| READING PASSAGE |
# Generating the input data for the realtime dashboard

In this exercise, we'll use Spark structured streaming to generate the input data for the realtime dashboard.

In [1]:
%%bash
# Install the required Python 3 dependencies
python3 -m pip install kafka-python  # type: ignore



Create a Spark context and specify that the python spark-kafka libraries need to be added.

In [None]:
import os
os.environ['PYSPARK_SUBMIT_ARGS'] = '--packages org.apache.spark:spark-sql-kafka-0-10_2.11:2.4.3 pyspark-shell'

import pyspark 
from pyspark import SparkContext
from pyspark.sql.session import SparkSession
from pyspark.sql.types import *
from pyspark.sql.functions import *
from pyspark.streaming import StreamingContext
from pyspark.streaming.kafka import KafkaUtils

sc = SparkContext()
sc.setLogLevel("WARN")
spark = SparkSession(sc)

Create a streaming DataFrame that represents the events received from the Kafka topic `clicks-cleaned`.

In [None]:
df = spark.readStream.format("kafka") \
    .option("kafka.bootstrap.servers","10.10.139.63:9092") \
    .option("subscribe", "clicks-cleaned") \
    .option("startingOffsets", "earliest") \
    .load()

Cast the json to columns in the DataFrame. Make sure to use TimestampType for the `ts_ingest` since we already converted it in the `clean` notebook.

In [None]:
schema = StructType([
    StructField("visitor_platform", StringType()),
    StructField("ts_ingest", TimestampType()),
    StructField("article_title", StringType()),
    StructField("visitor_country", StringType()),
    StructField("visitor_os", StringType()),
    StructField("article", StringType()),
    StructField("visitor_browser", StringType()),
    StructField("visitor_page_timer", IntegerType()),
    StructField("visitor_page_height", IntegerType()),
])

print(df.schema)

dfs = df.selectExpr("CAST(value AS STRING)") \
      .select(from_json(col("value"), schema) \
      .alias("clicks"))

df_data = dfs.select("clicks.*")


Generate the values you want to show in your dashboard. You are free to choose which values and aggregations to show. As an example, you can group by article title and use a 10 seconds window in order to show how many views each article received.

In [None]:
df_data_grouped = (
    df_data
#         .withWatermark("timestamp", "20 second") # Late data?
        .groupBy(
            df_data['article_title'],
            window(df_data['ts_ingest'], "10 seconds"))
        .count()[]        
)

And finally, run the continuous query and write the outputs to Kafka topics of your choosing.

In [None]:
# Debug in terminal
# Docs output modes https://spark.apache.org/docs/latest/structured-streaming-programming-guide.html#output-modes
query = df_data_grouped.writeStream.outputMode("output").option("truncate", "false").format("console").start()
query.awaitTermination()

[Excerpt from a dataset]
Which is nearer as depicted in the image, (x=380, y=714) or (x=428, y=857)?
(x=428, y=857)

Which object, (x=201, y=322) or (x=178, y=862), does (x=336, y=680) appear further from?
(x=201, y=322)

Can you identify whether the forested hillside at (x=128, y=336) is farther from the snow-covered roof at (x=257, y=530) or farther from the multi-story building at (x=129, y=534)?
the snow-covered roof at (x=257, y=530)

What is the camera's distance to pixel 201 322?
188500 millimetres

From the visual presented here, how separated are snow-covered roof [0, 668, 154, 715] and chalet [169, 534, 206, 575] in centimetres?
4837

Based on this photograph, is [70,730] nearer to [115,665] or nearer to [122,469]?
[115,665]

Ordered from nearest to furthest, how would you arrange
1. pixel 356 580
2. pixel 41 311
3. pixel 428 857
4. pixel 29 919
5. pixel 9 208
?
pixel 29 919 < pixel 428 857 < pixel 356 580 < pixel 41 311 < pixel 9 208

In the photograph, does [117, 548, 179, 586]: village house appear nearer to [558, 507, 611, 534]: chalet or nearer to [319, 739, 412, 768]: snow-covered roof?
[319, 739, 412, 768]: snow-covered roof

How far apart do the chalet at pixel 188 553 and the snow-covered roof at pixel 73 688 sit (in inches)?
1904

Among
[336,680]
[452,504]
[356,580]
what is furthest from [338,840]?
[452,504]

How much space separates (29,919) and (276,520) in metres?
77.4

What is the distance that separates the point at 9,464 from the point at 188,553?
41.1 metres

---

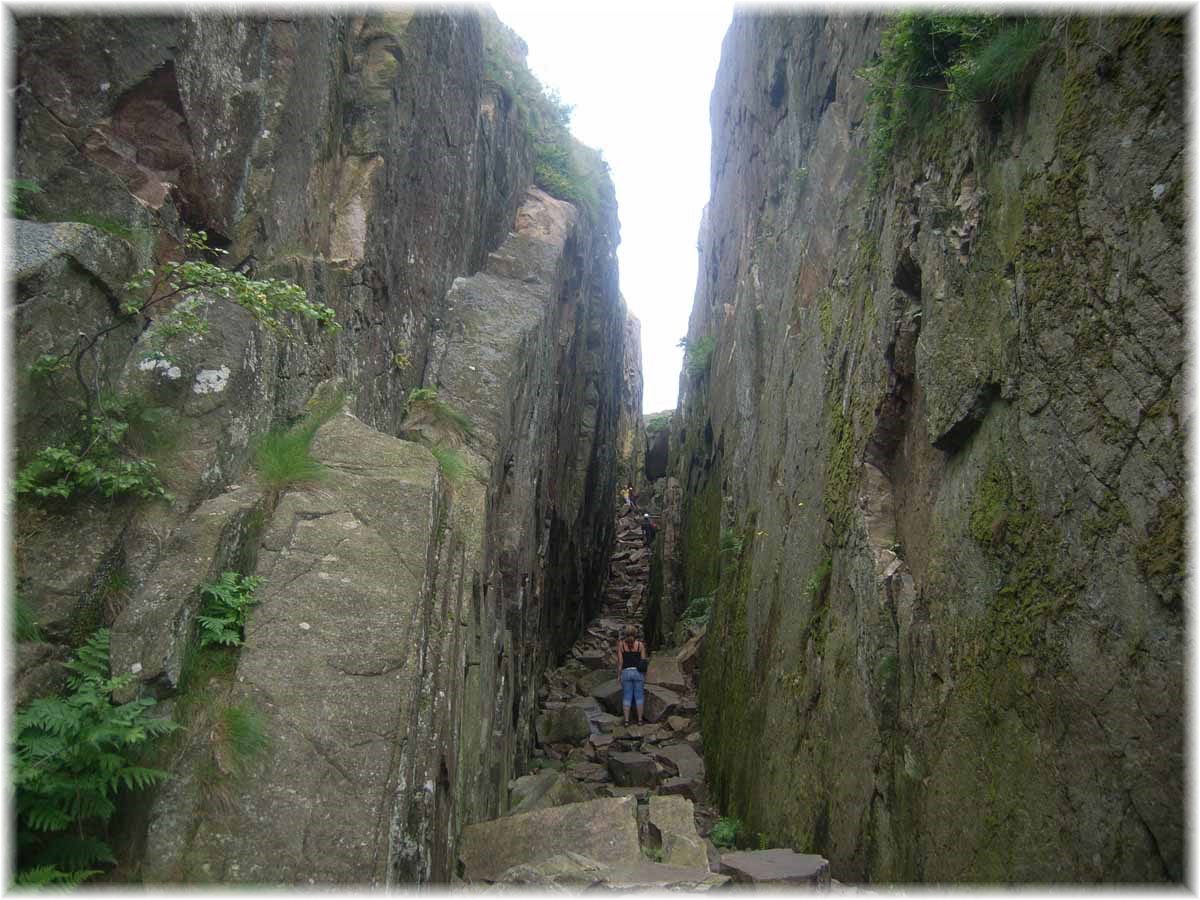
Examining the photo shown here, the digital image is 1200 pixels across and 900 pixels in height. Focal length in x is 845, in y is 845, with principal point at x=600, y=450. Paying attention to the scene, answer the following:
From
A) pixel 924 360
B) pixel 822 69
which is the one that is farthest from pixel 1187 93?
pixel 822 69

...

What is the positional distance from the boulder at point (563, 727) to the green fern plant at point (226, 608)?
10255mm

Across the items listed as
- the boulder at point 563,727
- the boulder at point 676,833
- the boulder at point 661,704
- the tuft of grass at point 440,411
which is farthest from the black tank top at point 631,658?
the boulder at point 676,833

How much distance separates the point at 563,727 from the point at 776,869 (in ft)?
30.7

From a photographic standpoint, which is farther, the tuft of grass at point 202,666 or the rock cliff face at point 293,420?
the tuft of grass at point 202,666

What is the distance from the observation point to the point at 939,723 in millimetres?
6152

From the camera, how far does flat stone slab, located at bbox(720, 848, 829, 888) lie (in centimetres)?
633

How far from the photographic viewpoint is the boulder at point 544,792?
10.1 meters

| SET TASK 1 |
Reproduce the Spark streaming notebook from "And finally, run" up to and including "query.awaitTermination()".
| SET TASK 2 |
Answer these questions about the Spark streaming notebook:
(a) Which Kafka topic does the streaming DataFrame subscribe to?
(b) Which type is specified for the `ts_ingest` field in the schema?
(c) How long is the window used in the example grouping by article title?

| REPLY 1 |
And finally, run the continuous query and write the outputs to Kafka topics of your choosing.

In [None]:
# Debug in terminal
# Docs output modes https://spark.apache.org/docs/latest/structured-streaming-programming-guide.html#output-modes
query = df_data_grouped.writeStream.outputMode("output").option("truncate", "false").format("console").start()
query.awaitTermination()

| REPLY 2 |
(a) The topic `clicks-cleaned`.
(b) TimestampType.
(c) 10 seconds.